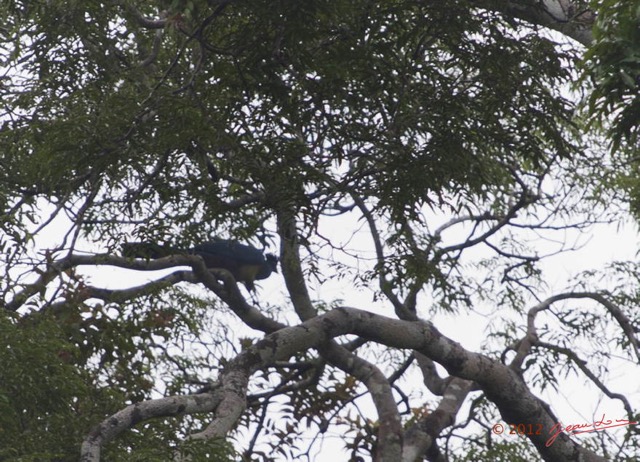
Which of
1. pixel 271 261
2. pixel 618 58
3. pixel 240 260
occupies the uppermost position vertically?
pixel 271 261

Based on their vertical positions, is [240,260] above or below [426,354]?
above

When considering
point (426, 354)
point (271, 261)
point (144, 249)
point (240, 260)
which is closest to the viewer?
point (144, 249)

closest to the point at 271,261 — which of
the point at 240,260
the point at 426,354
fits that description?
the point at 240,260

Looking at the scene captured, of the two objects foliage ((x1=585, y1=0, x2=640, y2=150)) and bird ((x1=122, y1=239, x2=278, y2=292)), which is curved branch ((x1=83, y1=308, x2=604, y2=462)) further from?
foliage ((x1=585, y1=0, x2=640, y2=150))

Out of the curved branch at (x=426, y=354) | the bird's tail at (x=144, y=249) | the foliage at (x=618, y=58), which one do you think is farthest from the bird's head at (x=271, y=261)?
the foliage at (x=618, y=58)

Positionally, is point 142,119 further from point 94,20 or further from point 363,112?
point 94,20

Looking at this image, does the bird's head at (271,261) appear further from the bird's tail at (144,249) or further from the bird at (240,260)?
the bird's tail at (144,249)

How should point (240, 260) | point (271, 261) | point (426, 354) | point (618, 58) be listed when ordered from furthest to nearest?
point (271, 261) → point (240, 260) → point (426, 354) → point (618, 58)

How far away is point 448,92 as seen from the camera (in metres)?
5.31

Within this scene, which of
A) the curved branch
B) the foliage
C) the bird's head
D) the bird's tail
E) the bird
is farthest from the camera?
the bird's head

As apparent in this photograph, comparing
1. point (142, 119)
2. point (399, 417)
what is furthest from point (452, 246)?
point (142, 119)

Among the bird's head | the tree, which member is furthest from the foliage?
the bird's head

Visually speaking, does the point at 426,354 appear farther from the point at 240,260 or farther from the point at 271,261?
the point at 271,261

- - - - -

• **SHORT PROBLEM**
Copy every line of the records above word for word, but omit the pictures.

• **WRITTEN RESPONSE**
Which of
1. pixel 271 261
2. pixel 618 58
3. pixel 240 260
occupies the uppermost position vertically?
pixel 271 261

Based on their vertical positions, is [240,260] above or below [426,354]?
above

When considering
point (426, 354)
point (271, 261)
point (144, 249)
point (240, 260)
which is closest to the viewer?
point (144, 249)

closest to the point at 271,261 — which of
the point at 240,260
the point at 426,354
fits that description?
the point at 240,260

Looking at the scene captured, of the two objects foliage ((x1=585, y1=0, x2=640, y2=150)) and bird ((x1=122, y1=239, x2=278, y2=292)), which is curved branch ((x1=83, y1=308, x2=604, y2=462)) further from?
foliage ((x1=585, y1=0, x2=640, y2=150))

Out of the curved branch at (x=426, y=354) | the bird's tail at (x=144, y=249) | the foliage at (x=618, y=58), which one do you think is farthest from the bird's head at (x=271, y=261)?
the foliage at (x=618, y=58)

Positionally, is point 142,119 further from point 94,20 or further from point 363,112?
point 94,20

Looking at this image, does the bird's head at (271,261) appear further from the bird's tail at (144,249) or further from the bird at (240,260)?
the bird's tail at (144,249)

How should point (240, 260) | point (271, 261) | point (426, 354) | point (618, 58) be listed when ordered from furthest to nearest?
point (271, 261) → point (240, 260) → point (426, 354) → point (618, 58)

How far away is point 448,92 as seen from the camera (in metres)?
5.31

Within this scene, which of
A) the curved branch
B) the foliage
C) the bird's head
D) the bird's tail
E) the bird
is farthest from the camera?
the bird's head

As apparent in this photograph, comparing
1. point (142, 119)
2. point (399, 417)
what is furthest from point (452, 246)?
point (142, 119)

Among the bird's head | the tree, which member is furthest from the foliage?
the bird's head

Visually speaking, does the point at 426,354 appear farther from the point at 240,260 or farther from the point at 271,261?
the point at 271,261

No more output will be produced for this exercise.